Wednesday, November 27, 2019

Let’s talk event-driven automation.

I think a lot of us here probably agree that network infrastructure configuration management and orchestration is relatively easy to automate, and will probably become the golden standard going forward.

What interests me a lot more, is event-driven automation at the network infrastructure level. I think that the most exciting prospects live there. What do you guys think about event-driven automation? What is already out there? What is possible to attain?

Here’s an example from a NANOG presentation that was recently shared in another thread.

https://archive.nanog.org/sites/default/files/1_Ulinic_Network_Automation_At_v1.pdf (Cloudflare’s self resilient network (starts on slide 66.))

They basically aggregate collection of network performance metrics with configured IP SLA Probe & RPM Probe results in SaltStack and automatically change configuration to either pull anycast advertisement from certain nodes, or disable peering with a transit provider depending on things like interface load, errors, or packet loss.

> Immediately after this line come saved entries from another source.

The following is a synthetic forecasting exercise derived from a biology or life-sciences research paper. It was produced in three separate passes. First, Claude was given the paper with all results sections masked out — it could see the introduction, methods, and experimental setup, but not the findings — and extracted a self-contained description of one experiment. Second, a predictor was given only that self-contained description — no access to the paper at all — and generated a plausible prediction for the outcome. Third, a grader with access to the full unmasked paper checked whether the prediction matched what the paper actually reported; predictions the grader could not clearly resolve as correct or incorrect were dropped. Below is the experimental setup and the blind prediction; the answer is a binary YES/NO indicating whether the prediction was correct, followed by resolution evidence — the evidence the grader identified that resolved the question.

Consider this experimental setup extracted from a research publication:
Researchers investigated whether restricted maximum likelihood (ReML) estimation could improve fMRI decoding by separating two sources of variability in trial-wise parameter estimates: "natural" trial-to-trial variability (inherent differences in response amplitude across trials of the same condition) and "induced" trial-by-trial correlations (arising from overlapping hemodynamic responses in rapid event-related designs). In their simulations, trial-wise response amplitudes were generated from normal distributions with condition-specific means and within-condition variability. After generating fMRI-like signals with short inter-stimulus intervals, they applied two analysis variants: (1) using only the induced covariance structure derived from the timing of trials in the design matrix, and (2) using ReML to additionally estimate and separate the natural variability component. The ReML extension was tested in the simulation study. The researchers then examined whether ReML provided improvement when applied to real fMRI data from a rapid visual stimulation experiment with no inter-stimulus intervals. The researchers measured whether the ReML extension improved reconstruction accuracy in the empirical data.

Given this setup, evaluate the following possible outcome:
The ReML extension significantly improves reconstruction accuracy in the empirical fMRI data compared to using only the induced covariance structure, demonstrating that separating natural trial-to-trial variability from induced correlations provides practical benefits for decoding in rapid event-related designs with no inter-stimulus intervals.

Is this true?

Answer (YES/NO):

According to the presentation this results in 120 configuration changes a day on average, all with zero human intervention. This means that their network basically detects certain problems and attempts to correct them automatically.

I find that incredibly cool. And yeah, it’s probably not perfect, and it didn’t seem to mitigate a large scale outage they recently had due to BGP leaking, but how many routine incidents do you think they are able to mitigate with these measures, where users in a certain region who would experience service degradation due to loss and congestion don’t even notice anything because they’re suddenly routing down a different path or even hitting a completely different anycast node as soon as problems are detected?

From an enterprise perspective, I envision event-driven automation in the form of an incident being created automatically triggering a script. The incident must include the user’s pc name or IP, and the destination URL they’re trying to reach. The script would basically check dns resolution, trace the end-to-end path through the enterprise network from source to dest, and vice versa, as well as dump out interface statistics along that entire path, check firewall logs based on src/dst, and even grab the Mac and port info of the user, and automatically update the incident with all of the collected info. Within seconds of the ticket being put in, the responding technician gets all the information he needs included in the ticket to quickly determine if the problem is likely something on premise, or a distant end problem.

Going a step further you could even try to automate “fixing” the problem if certain tests fail.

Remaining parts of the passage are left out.